Data rows ->
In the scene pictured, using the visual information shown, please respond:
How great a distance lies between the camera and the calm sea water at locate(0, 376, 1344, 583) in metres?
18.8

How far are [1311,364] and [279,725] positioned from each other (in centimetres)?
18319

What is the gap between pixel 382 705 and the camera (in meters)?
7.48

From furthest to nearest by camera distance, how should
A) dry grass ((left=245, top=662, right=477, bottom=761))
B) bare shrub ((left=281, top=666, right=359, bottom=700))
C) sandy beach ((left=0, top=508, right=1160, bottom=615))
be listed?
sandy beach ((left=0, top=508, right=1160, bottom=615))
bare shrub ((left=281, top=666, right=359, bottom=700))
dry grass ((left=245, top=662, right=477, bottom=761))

What you will do -> All lines from the one containing "How far are" through the end of the records, both ends included, are to be quoted exactly; please add nothing else.

Right answer ->
How far are [1311,364] and [279,725] positioned from each other (in centimetres)?
18319

What is the gap between pixel 382 705 and the camera (in meters)?
7.48

From furthest to nearest by camera distance, how should
A) dry grass ((left=245, top=662, right=477, bottom=761))
B) bare shrub ((left=281, top=666, right=359, bottom=700))
C) sandy beach ((left=0, top=508, right=1160, bottom=615))
be listed?
sandy beach ((left=0, top=508, right=1160, bottom=615))
bare shrub ((left=281, top=666, right=359, bottom=700))
dry grass ((left=245, top=662, right=477, bottom=761))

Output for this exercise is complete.